Objetivo declarado a ▸ Localize e copie cada linha das entradas que contenha a sequência "integer", diferenciando maiúsculas de minúsculas.

Trecho selecionado ▸

* * *

No final dos anos 70, a favela, que já estava de bom tamanho, passava a incomodar as autoridades, não só por causa da pobreza mas também porque lá se encontravam, supostamente, inimigos da ditadura militar. Houve um tentativa de retomada da área e desocupação da favela, mas os moradores resistiram. Não só: reagiram e formaram a associação, nascida formalmente em 1983.
“Ela já nasceu com um objetivo: transformar a favela em bairro”, diz Gílson Rodrigues (confira ESTE VÍDEO AQUI, que gravei com ele na manhã de hoje). Assim, além de representar a comunidade e liderar movimentos em defesa da moradia, a entidade ao longo dos anos tratou de realizar projetos que abrissem oportunidades para a população local.
Fez e faz, por exemplo, cursos de formação profissional, desde o artesanato de Jane até a formação de pedreiros; há aulas para adultos analfabetos, atividades para moradores da terceira idade e muitos projetos para a juventude: cursos de balê e informática, escolinha de futebol e de rúgbi, além de aulas de judô são algumas delas. A Orquestra de Paraisópolis tem fama que vai muito além dos limites da comunidade, e a rádio e o jornal da associação ajudam a manter os moradores informados sobre o que rola na rua.
Algumas delas, por sinal, passaram a receber turistas. Em setembro passado, a associação inaugurou o programa Paraisópolis das Artes, que já levou mais de cem pessoas em passeios pela comunidade, visitando exemplos do trabalho da entidade e ateliês de artistas locais (saiba mais AQUI).
Um dos artistas é Estevão Conceição, conhecido como “Gaudi de Paraisópolis” por causa do trabalho que fez, de colagens sobre colagens em cimento e pedra, construindo grandes estruturas. O maior exemplo é a casa onde mora, que há 28 anos vem recebendo pedacinho por pedacinho de coisas –máscaras, pires, bonecas e até uma máquina de escrever, tudo cimentado na parede.
O artista não estava lá na manhã de hoje, mas Gílson me contou que, apesar de morar no que alguns chamam de “castelo na favela”, o artista ainda vive de seu trabalho como jardineiro. Aliás, foi para conter uma roseira que ele construiu o suporte que acabou se transformou na gênese de sua arte (saiba mais AQUI).
Outro que não conheci, porque ainda não havia chegado para iniciar as lides do dia, foi o sujeito apelidado de Maluco Beleza. Aliás, ele é conhecido assim, mas seu apelido oficial é Berbela, que dá nome à oficina mecânica onde trabalha e expõe suas criações feitas com restos de ferro-velho.

* * *

Objetivo declarado b ▸ Reproduza sem alterações o trecho sobre Paraisópolis, de "Algumas delas, por" a "cimentado na parede.".

Entradas fornecidas ▸
* * *

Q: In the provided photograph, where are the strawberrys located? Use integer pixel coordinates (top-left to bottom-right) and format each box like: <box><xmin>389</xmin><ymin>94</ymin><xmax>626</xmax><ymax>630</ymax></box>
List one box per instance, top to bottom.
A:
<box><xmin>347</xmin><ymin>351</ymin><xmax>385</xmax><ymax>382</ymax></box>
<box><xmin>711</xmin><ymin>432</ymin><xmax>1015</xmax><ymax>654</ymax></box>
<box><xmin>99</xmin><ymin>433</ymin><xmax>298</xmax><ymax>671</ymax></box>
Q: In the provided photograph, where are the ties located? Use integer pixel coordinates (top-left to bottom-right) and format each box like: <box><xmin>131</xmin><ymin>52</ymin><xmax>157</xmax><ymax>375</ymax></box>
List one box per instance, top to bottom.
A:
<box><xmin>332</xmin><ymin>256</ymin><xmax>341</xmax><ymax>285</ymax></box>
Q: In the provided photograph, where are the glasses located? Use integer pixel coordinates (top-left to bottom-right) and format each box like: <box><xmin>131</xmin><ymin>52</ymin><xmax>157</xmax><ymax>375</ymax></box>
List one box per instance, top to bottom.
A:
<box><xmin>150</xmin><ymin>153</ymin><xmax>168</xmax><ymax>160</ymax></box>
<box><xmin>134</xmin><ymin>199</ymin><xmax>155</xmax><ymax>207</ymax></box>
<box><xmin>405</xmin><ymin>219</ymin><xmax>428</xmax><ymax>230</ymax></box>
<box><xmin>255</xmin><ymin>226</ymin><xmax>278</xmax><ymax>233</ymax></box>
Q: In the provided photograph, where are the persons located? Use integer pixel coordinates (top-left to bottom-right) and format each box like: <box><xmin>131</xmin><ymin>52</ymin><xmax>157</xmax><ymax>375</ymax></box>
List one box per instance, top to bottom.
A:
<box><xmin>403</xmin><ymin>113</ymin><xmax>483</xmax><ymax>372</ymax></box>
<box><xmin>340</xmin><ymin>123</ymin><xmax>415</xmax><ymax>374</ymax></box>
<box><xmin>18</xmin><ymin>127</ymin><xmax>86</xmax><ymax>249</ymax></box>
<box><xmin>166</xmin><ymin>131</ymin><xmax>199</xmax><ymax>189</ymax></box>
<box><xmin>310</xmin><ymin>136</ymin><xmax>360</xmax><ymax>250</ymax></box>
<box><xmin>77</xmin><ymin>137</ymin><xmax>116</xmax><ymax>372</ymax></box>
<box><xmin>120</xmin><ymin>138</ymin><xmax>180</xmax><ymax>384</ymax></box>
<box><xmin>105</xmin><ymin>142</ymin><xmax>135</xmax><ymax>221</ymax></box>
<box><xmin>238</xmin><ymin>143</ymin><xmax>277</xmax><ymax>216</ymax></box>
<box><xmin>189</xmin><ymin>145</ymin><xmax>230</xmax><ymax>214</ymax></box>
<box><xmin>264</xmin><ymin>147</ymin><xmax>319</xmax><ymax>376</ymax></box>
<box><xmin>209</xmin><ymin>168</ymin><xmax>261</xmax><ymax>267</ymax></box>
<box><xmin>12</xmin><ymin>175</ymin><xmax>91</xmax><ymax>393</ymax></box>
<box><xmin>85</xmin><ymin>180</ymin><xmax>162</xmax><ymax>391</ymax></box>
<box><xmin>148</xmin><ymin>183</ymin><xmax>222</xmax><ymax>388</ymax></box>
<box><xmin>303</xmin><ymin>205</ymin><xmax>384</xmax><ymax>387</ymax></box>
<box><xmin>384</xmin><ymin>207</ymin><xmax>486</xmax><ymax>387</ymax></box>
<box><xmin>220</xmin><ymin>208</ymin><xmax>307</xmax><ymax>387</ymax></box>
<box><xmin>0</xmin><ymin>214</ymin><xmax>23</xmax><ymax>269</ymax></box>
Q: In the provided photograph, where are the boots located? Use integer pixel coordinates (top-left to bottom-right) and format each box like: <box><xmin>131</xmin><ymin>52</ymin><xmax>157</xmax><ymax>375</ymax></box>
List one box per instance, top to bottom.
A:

* * *

Resposta da tarefa a ▸
Q: In the provided photograph, where are the strawberrys located? Use integer pixel coordinates (top-left to bottom-right) and format each box like: <box><xmin>389</xmin><ymin>94</ymin><xmax>626</xmax><ymax>630</ymax></box>
Q: In the provided photograph, where are the ties located? Use integer pixel coordinates (top-left to bottom-right) and format each box like: <box><xmin>131</xmin><ymin>52</ymin><xmax>157</xmax><ymax>375</ymax></box>
Q: In the provided photograph, where are the glasses located? Use integer pixel coordinates (top-left to bottom-right) and format each box like: <box><xmin>131</xmin><ymin>52</ymin><xmax>157</xmax><ymax>375</ymax></box>
Q: In the provided photograph, where are the persons located? Use integer pixel coordinates (top-left to bottom-right) and format each box like: <box><xmin>131</xmin><ymin>52</ymin><xmax>157</xmax><ymax>375</ymax></box>
Q: In the provided photograph, where are the boots located? Use integer pixel coordinates (top-left to bottom-right) and format each box like: <box><xmin>131</xmin><ymin>52</ymin><xmax>157</xmax><ymax>375</ymax></box>

Resposta da tarefa b ▸
Algumas delas, por sinal, passaram a receber turistas. Em setembro passado, a associação inaugurou o programa Paraisópolis das Artes, que já levou mais de cem pessoas em passeios pela comunidade, visitando exemplos do trabalho da entidade e ateliês de artistas locais (saiba mais AQUI).
Um dos artistas é Estevão Conceição, conhecido como “Gaudi de Paraisópolis” por causa do trabalho que fez, de colagens sobre colagens em cimento e pedra, construindo grandes estruturas. O maior exemplo é a casa onde mora, que há 28 anos vem recebendo pedacinho por pedacinho de coisas –máscaras, pires, bonecas e até uma máquina de escrever, tudo cimentado na parede.